A ruling issued yesterday by the Departments of Health and Human Services (HHS), Labor, and the Treasury will provide free access to clinical preventive care for millions of Americans.
In an unveiling ceremony held Wednesday, the White House issued new regulations that will require all health insurance plans to provide certain preventive services at no cost to patients.
The rules, which belong to the Affordable Care Act, will go into effect on September 23, 2010. Patients who enroll in health plans on or after this date will be eligible to take advantage of a long list of “evidence-based preventive services,” according to a news release by the Department of Health and Human Services (HHS).
Copays, deductibles, and coinsurance payments will be eliminated for blood pressure, diabetes, and cholesterol tests; certain cancer screenings; counseling services for smoking, alcohol, depression, and obesity; as well as routine vaccines and flu and pneumonia shots.
The regulations also ensure comprehensive preventive care for children, covering regular physician’s office visits for babies, children, and adolescents up to age 21. These visits will include physicals, immunizations, and screenings and counseling for common childhood conditions. An additional suite of services will be available to pregnant and nursing women.
Although the rules will eliminate out-of-pocket costs for the services offered, the change is likely to raise insurance premiums by an average of 1.5%, the New York Times reported.
Like every aspect of health care reform, the plan has received mixed reviews. Supporters view the services as crucial to reducing the high costs of preventable chronic disease. According to HHS, eliminating cost sharing—a known barrier to the use of preventive care—is an essential first step. “Today, too many Americans do not get the high-quality preventive care they need to stay healthy, avoid or delay the onset of disease, lead productive lives, and reduce health care costs,” said HHS Secretary Kathleen Sebelius. The regulations are needed to “help transform the health care system from a system that focuses on treating the sick to a system that focuses on keeping every American healthy,” she added.

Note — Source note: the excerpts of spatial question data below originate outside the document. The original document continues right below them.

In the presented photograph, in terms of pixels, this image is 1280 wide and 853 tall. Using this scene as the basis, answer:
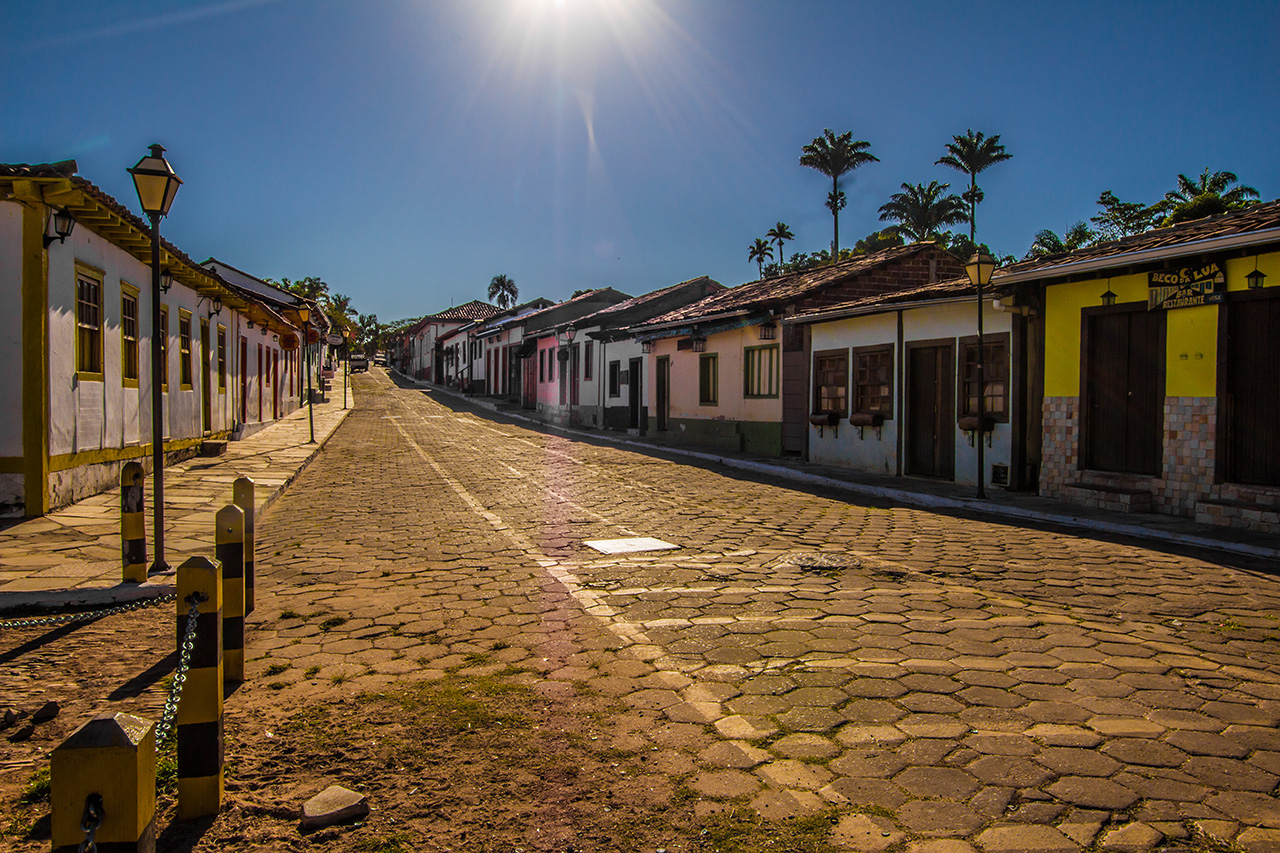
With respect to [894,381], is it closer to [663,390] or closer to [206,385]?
[663,390]

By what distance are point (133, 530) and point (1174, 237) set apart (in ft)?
39.0

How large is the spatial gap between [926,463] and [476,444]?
11.1m

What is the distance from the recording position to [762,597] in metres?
6.00

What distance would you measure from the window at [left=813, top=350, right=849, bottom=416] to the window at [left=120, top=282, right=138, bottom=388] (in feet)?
41.1

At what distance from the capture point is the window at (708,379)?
22.2 meters

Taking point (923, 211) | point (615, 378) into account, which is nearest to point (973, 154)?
point (923, 211)

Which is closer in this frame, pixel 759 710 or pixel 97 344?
pixel 759 710

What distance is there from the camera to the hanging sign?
9.89 m

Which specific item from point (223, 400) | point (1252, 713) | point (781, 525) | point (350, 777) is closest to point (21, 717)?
point (350, 777)

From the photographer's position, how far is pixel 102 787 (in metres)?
1.87

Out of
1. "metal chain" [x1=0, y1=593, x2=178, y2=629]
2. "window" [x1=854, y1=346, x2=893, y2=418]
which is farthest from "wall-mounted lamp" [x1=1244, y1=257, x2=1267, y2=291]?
"metal chain" [x1=0, y1=593, x2=178, y2=629]

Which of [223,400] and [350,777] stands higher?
[223,400]

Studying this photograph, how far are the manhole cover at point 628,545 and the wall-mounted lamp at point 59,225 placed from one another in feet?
22.8

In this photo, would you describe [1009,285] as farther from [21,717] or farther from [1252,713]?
[21,717]
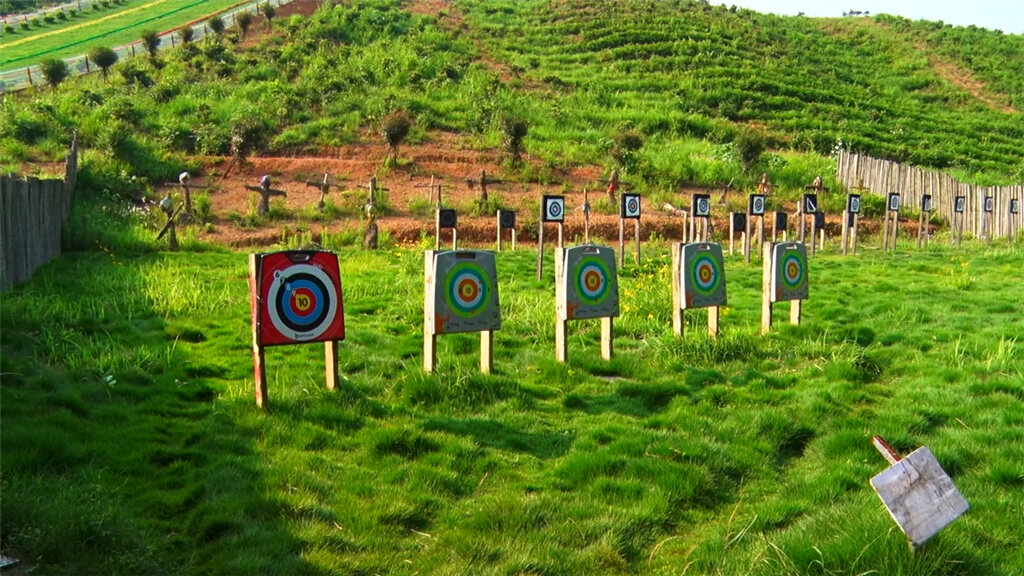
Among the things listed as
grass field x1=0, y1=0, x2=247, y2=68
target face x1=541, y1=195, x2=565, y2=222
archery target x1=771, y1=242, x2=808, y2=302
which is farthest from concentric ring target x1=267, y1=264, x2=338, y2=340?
grass field x1=0, y1=0, x2=247, y2=68

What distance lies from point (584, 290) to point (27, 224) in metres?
7.60

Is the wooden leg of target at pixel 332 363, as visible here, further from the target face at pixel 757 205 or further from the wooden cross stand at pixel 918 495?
the target face at pixel 757 205

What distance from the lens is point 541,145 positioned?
27.9 m

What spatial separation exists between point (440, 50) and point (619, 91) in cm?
911

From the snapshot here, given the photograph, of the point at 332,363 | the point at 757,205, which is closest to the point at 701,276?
the point at 332,363

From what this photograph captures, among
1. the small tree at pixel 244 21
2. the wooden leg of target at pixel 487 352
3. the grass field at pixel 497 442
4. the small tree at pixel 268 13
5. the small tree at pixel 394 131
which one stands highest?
the small tree at pixel 268 13

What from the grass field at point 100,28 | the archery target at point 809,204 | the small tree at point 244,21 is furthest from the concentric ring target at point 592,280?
the grass field at point 100,28

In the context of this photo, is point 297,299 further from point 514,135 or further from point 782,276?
point 514,135

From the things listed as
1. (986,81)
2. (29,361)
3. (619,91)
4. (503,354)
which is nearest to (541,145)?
(619,91)

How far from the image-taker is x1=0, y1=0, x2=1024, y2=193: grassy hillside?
2675cm

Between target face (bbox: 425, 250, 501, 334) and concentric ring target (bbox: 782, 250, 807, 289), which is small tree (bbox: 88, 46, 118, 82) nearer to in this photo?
target face (bbox: 425, 250, 501, 334)

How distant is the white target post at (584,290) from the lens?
7801mm

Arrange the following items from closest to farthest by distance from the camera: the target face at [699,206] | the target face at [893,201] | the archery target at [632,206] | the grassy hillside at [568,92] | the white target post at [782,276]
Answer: the white target post at [782,276], the archery target at [632,206], the target face at [699,206], the target face at [893,201], the grassy hillside at [568,92]

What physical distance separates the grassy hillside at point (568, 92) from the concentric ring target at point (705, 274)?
16.6 metres
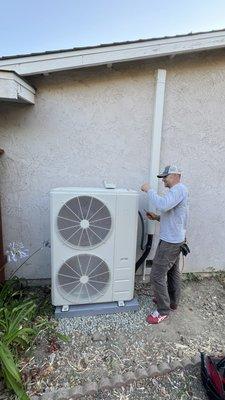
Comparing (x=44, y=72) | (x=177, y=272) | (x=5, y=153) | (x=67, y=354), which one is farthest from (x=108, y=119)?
(x=67, y=354)

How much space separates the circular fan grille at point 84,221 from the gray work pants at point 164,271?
0.74 m

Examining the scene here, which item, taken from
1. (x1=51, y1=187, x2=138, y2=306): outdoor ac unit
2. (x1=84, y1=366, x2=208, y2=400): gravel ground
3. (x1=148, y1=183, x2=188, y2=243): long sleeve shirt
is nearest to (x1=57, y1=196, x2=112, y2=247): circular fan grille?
(x1=51, y1=187, x2=138, y2=306): outdoor ac unit

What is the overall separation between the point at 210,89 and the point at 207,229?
2239mm

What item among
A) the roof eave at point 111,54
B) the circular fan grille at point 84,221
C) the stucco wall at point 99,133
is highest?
the roof eave at point 111,54

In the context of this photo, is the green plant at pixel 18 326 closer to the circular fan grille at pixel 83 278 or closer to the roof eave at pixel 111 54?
the circular fan grille at pixel 83 278

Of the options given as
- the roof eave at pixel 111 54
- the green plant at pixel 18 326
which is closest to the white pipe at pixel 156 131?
the roof eave at pixel 111 54

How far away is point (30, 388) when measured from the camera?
238 centimetres

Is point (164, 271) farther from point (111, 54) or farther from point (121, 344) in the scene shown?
point (111, 54)

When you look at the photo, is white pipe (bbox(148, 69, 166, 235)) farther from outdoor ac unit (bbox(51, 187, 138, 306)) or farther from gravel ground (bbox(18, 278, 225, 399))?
gravel ground (bbox(18, 278, 225, 399))

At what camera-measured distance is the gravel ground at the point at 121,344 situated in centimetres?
257

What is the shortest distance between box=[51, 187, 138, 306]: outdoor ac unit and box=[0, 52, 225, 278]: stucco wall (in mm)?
749

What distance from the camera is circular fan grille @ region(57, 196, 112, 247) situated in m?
3.12

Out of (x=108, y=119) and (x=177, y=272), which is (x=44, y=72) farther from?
(x=177, y=272)

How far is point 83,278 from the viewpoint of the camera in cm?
334
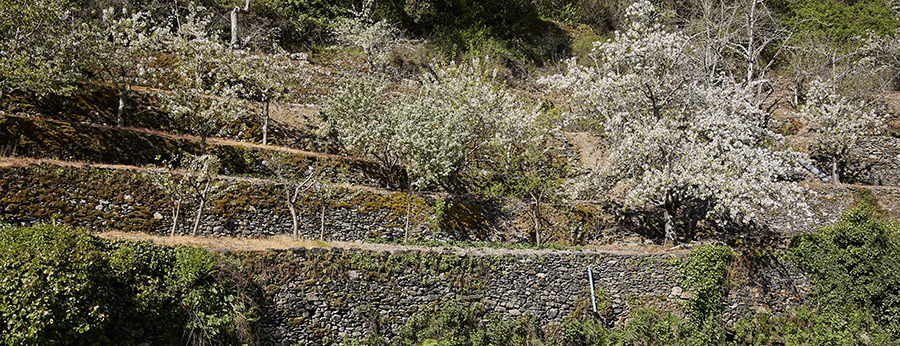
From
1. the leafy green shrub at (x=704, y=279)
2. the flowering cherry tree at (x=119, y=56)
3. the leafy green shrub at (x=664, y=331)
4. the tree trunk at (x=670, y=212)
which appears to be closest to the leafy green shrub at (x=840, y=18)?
the tree trunk at (x=670, y=212)

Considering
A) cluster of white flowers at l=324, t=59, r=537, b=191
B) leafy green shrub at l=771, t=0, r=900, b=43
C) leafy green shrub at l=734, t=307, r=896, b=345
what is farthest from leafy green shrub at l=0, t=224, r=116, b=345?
leafy green shrub at l=771, t=0, r=900, b=43

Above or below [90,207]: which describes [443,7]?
above

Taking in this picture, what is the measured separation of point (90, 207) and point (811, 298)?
2392 cm

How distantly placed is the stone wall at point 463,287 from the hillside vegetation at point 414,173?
53 cm

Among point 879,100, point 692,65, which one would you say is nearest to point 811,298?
point 692,65

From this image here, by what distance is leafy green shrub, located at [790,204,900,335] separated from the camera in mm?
16797

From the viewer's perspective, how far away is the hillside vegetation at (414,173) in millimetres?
12375

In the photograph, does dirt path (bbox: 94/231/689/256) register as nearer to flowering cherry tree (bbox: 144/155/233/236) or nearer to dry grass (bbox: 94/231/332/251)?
dry grass (bbox: 94/231/332/251)

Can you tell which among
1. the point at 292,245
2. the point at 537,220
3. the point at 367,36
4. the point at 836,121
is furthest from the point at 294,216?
the point at 836,121

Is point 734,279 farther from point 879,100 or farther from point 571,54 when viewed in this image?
point 571,54

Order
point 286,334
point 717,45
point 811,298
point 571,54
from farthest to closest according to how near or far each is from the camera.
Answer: point 571,54 < point 717,45 < point 811,298 < point 286,334

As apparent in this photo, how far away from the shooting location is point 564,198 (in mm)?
21375

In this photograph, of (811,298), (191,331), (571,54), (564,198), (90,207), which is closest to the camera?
(191,331)

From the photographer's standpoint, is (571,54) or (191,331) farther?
(571,54)
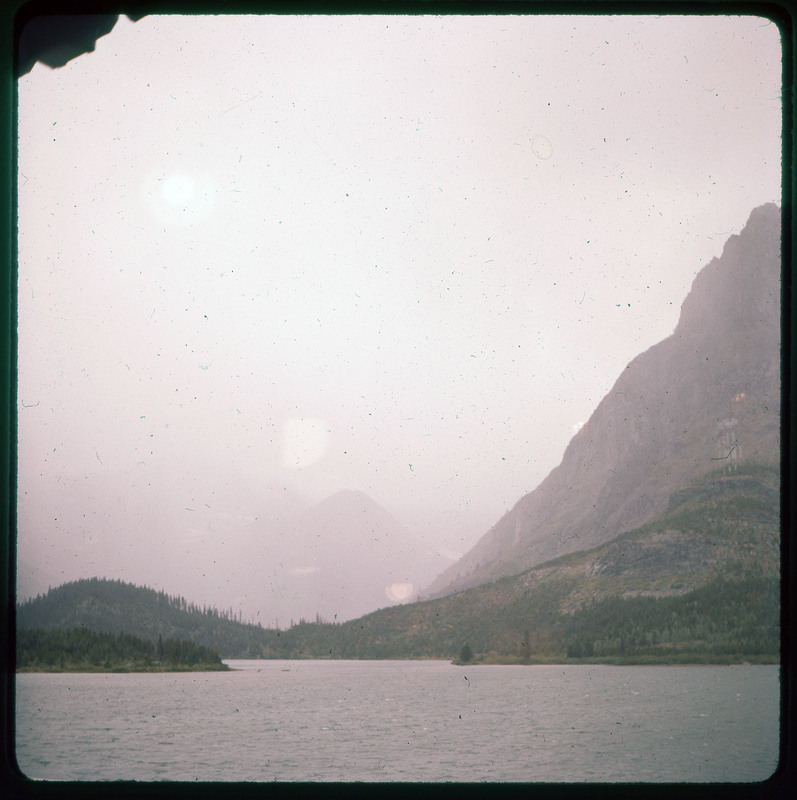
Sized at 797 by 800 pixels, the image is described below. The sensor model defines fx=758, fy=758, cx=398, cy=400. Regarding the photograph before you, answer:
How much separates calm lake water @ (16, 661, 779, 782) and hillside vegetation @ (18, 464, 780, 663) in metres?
2.99

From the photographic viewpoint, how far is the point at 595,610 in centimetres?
6806

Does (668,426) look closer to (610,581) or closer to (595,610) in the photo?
(610,581)

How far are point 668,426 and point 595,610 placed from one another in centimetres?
5447

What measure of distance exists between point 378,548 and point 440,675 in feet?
51.1

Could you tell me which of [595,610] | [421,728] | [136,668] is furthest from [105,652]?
[595,610]

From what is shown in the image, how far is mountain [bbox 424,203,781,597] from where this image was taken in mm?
96062

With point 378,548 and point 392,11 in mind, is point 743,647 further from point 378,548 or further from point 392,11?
point 392,11

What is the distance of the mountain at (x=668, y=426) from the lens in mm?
96062

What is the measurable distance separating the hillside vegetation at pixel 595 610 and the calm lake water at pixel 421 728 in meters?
2.99

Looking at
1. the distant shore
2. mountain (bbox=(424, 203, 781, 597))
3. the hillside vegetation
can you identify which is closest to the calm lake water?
the distant shore

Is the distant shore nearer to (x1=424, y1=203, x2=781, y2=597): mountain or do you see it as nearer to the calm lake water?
the calm lake water

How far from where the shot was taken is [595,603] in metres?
69.1

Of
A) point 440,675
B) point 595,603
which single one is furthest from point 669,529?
point 440,675

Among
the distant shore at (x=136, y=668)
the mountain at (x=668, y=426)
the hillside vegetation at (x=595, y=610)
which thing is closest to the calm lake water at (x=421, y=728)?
the distant shore at (x=136, y=668)
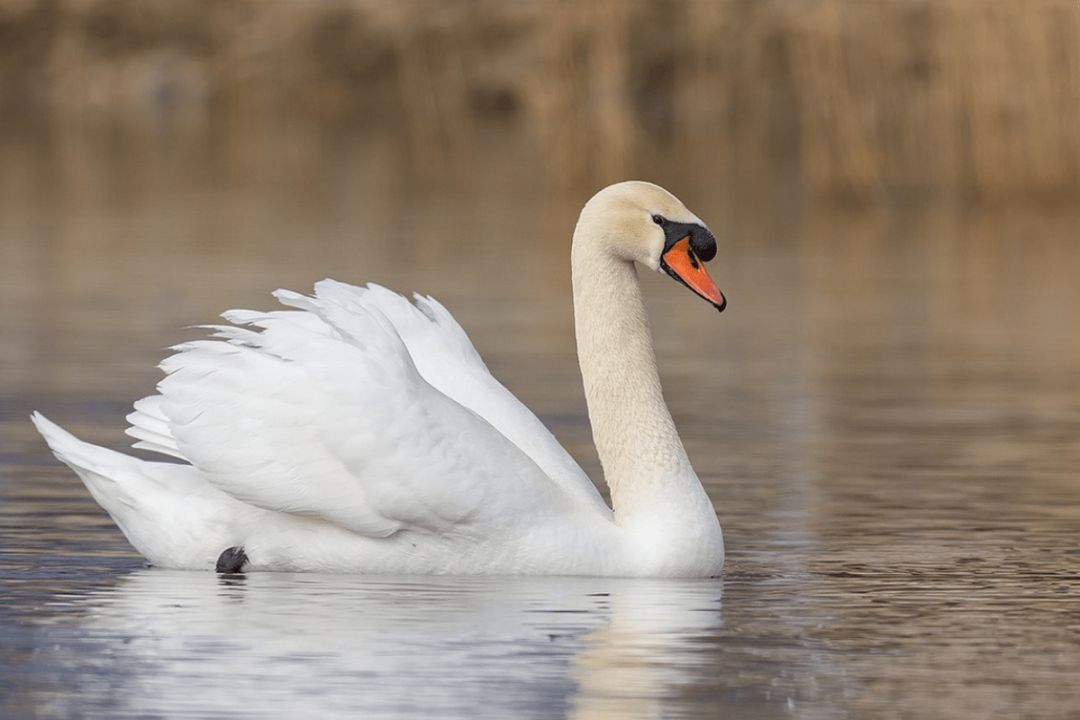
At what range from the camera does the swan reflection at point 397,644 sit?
6062mm

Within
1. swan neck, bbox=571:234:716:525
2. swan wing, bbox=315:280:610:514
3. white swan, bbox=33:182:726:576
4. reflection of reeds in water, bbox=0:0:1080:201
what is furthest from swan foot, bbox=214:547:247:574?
reflection of reeds in water, bbox=0:0:1080:201

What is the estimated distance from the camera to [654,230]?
8234mm

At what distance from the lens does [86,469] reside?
26.7ft

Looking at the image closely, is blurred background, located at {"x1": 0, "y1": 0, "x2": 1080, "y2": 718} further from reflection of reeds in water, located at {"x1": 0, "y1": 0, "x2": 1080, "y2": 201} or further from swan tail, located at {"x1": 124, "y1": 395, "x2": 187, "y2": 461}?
swan tail, located at {"x1": 124, "y1": 395, "x2": 187, "y2": 461}

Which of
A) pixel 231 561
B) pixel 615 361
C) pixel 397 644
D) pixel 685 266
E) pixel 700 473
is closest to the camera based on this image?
pixel 397 644

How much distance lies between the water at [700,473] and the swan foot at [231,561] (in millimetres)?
88

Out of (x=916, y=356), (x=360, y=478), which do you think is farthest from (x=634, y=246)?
(x=916, y=356)

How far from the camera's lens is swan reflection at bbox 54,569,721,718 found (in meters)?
6.06

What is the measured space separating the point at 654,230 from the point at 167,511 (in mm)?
1642

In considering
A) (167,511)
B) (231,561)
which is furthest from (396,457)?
(167,511)

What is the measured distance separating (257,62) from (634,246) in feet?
88.4

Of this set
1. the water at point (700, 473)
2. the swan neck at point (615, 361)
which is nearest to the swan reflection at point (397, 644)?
the water at point (700, 473)

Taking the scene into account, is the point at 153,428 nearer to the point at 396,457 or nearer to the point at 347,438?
the point at 347,438

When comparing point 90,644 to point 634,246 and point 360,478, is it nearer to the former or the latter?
point 360,478
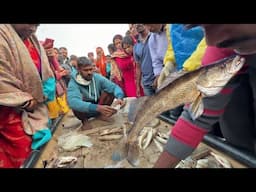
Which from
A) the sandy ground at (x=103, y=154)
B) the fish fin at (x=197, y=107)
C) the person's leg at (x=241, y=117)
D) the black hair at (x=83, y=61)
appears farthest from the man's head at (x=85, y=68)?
the fish fin at (x=197, y=107)

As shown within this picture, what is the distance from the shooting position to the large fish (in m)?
1.15

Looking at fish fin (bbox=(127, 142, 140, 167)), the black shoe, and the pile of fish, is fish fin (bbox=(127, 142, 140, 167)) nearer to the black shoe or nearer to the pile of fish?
the pile of fish

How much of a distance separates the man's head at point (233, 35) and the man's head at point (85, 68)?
10.4 feet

Critics of the plan believe it will open the door to lobbyists and disease advocates, in addition to raising the cost of insurance. In a report for the Washington Post, Christopher Weaver of the Kaiser Health Network wrote that the task force in charge of implementing the plan could become “a political lightning rod.”
“If it doesn't recommend a service,” Weaver argued, “insurers might not pay for it, and advocates might argue the decision is a barrier to care. If the panel does back a service, it might increase patients' access, as well as create new business opportunities.”
Now that the benefits are available, an additional challenge for the administration will be convincing Americans to take advantage of them. “Getting access to early care and screenings will go a long way in preventing chronic illnesses like diabetes, heart disease, and high blood pressure,” said First Lady Michelle Obama. “These are important tools, and now it’s up to us to use them.”